CLF/CCLF Band M* $\alpha$ C (%)
Paolillo CCLF r -22.2 -1.01 15
Piranomonte CCLF r -22.0 -0.91 13
Garilli CCLF r -22.1 -0.60 5
This work CLF r -21.9 -0.70 19
Beijersbergen CLF $U_{\rm c}$ -19.4 -1.54 8
This work CLF $U_{\rm c}$ -21.5 -1.41 9


Integrating over each of the CLFs/CCLFs, we are able to calculate the number of cluster galaxies expected. For the published luminosity functions presented here, this is a straight-forward integral. For our own fitted CLFs however, we incorporate the uncertainty arising from their fit to obtain a more fair level of contamination. We calculate the number of cluster galaxies as

\begin{displaymath}n_{\rm c}=A\left<\phi^*(M_*,\alpha)\int^{M_{\rm b}}_{M_{\rm a}}{\rm d}M
\phi(M;M_*,\alpha)\right>_{M_*,\alpha}
\end{displaymath} (3)

where the angular brackets denote averaging over each realisation of M* and $\alpha$ weighted by the corresponding probability from the CLF fit. A is a normalisation constant calculated as the inverse of the sum of these probabilities. The absolute magnitudes $M_{\rm a}$ and $M_{\rm b}$ correspond to the apparent magnitude ranges $23.5 < R_{\rm AB} < 25.5$ for r or $24.0 < U_{\rm AB} < 25.5$ for $U_{\rm c}$. These ranges are chosen to extend slightly less deep than the $3\sigma $ detection limits, allowing comparison with a more complete background sample to give a more accurate estimation of contamination.

• **What this task involves**:
In the passage on cluster luminosity functions, retype the part that opens with "where the angular" and closes with "estimation of contamination.".

• **Entries shown**:
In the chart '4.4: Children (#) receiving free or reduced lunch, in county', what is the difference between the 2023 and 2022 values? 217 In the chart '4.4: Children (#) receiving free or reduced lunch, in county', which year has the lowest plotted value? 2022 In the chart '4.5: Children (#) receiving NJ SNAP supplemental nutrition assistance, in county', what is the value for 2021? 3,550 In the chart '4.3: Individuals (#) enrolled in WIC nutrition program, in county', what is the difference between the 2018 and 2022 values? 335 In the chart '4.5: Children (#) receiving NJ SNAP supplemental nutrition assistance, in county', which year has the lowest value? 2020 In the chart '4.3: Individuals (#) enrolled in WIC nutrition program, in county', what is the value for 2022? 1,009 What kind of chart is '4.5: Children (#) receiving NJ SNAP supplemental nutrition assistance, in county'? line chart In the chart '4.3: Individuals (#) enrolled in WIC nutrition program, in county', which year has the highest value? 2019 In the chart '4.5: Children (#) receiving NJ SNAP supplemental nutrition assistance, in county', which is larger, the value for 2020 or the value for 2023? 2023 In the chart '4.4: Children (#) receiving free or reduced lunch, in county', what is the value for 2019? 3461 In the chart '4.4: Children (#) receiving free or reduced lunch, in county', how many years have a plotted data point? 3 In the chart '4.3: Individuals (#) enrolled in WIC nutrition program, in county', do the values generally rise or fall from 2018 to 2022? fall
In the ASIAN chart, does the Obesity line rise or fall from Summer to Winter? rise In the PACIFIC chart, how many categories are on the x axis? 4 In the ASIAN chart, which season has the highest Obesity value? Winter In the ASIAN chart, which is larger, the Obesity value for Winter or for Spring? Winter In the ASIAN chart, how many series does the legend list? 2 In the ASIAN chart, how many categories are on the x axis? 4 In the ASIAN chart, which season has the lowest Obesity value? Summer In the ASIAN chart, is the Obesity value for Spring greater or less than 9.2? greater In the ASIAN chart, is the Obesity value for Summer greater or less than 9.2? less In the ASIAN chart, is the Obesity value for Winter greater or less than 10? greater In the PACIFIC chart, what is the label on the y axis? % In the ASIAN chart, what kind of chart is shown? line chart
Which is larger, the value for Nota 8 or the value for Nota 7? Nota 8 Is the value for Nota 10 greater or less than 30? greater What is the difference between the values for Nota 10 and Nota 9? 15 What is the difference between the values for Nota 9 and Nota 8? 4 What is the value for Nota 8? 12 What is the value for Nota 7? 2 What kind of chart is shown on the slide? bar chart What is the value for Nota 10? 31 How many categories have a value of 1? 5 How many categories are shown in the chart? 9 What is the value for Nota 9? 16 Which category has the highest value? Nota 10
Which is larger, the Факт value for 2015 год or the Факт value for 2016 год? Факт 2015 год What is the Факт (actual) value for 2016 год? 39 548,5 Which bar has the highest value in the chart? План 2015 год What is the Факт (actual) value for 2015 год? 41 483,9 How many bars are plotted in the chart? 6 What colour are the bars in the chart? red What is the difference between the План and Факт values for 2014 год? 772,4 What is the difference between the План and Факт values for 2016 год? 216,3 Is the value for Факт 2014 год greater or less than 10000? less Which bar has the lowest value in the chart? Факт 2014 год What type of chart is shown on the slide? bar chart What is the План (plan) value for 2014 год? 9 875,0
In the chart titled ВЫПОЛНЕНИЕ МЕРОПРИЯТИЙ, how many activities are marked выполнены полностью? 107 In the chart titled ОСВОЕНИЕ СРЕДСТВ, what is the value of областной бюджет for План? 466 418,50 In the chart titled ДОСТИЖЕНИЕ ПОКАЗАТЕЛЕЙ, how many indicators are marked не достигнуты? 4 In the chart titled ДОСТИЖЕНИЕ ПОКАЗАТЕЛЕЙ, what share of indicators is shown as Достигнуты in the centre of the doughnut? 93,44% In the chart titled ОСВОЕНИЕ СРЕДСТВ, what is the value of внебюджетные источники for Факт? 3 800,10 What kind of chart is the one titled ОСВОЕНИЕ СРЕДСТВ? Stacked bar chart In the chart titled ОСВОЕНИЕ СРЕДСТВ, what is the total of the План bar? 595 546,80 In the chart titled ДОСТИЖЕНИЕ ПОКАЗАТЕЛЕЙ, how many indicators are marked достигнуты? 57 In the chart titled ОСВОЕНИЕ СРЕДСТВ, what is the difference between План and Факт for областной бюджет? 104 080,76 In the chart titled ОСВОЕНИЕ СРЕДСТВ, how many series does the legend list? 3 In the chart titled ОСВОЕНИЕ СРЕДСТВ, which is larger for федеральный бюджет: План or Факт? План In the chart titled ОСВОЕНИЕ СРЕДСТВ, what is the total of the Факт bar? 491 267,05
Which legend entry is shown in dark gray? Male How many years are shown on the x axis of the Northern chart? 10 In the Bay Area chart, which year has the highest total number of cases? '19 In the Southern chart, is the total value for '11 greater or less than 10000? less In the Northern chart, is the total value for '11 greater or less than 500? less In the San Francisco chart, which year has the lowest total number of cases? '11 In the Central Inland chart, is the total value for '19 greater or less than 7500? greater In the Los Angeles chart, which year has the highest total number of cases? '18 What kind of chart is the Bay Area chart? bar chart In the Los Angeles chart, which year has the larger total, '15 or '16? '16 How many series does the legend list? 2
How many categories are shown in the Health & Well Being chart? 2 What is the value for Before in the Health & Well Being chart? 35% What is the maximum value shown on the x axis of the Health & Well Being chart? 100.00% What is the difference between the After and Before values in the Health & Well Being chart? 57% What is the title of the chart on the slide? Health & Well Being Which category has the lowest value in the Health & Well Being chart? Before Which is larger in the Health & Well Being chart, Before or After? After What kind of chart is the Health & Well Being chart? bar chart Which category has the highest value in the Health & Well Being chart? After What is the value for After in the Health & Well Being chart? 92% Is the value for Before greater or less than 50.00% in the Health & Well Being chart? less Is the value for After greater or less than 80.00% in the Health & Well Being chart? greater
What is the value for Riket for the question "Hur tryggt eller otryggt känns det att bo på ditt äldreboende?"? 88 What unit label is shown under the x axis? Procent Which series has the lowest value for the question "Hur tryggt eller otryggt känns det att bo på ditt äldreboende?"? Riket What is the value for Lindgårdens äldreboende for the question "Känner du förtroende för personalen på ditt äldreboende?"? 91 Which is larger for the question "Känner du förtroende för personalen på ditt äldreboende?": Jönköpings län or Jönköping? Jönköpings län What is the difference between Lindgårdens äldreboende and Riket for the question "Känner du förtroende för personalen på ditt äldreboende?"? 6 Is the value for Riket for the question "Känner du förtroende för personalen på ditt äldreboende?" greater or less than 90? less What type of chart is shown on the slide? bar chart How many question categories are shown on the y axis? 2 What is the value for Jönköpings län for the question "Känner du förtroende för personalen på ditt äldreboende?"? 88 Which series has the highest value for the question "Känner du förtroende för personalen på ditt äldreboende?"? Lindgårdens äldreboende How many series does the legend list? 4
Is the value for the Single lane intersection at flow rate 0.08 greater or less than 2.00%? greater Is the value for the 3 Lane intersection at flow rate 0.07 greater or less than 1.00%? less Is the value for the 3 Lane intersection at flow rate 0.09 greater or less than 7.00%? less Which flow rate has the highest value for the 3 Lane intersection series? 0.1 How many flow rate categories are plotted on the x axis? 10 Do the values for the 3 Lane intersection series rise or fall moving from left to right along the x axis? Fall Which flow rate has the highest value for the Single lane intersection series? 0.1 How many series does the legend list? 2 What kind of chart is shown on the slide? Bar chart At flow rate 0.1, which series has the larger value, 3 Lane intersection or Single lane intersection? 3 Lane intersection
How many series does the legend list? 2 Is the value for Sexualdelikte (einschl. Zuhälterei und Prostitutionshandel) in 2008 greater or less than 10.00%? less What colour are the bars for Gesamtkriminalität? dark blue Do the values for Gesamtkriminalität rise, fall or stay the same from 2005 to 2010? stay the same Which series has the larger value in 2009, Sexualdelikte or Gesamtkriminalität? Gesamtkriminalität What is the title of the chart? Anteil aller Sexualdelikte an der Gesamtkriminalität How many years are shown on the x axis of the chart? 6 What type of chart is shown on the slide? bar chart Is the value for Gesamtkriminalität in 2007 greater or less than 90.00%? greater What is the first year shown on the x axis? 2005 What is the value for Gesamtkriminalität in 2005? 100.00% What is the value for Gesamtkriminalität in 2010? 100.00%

• **Response to this task**:
where the angular brackets denote averaging over each realisation of M* and $\alpha$ weighted by the corresponding probability from the CLF fit. A is a normalisation constant calculated as the inverse of the sum of these probabilities. The absolute magnitudes $M_{\rm a}$ and $M_{\rm b}$ correspond to the apparent magnitude ranges $23.5 < R_{\rm AB} < 25.5$ for r or $24.0 < U_{\rm AB} < 25.5$ for $U_{\rm c}$. These ranges are chosen to extend slightly less deep than the $3\sigma $ detection limits, allowing comparison with a more complete background sample to give a more accurate estimation of contamination.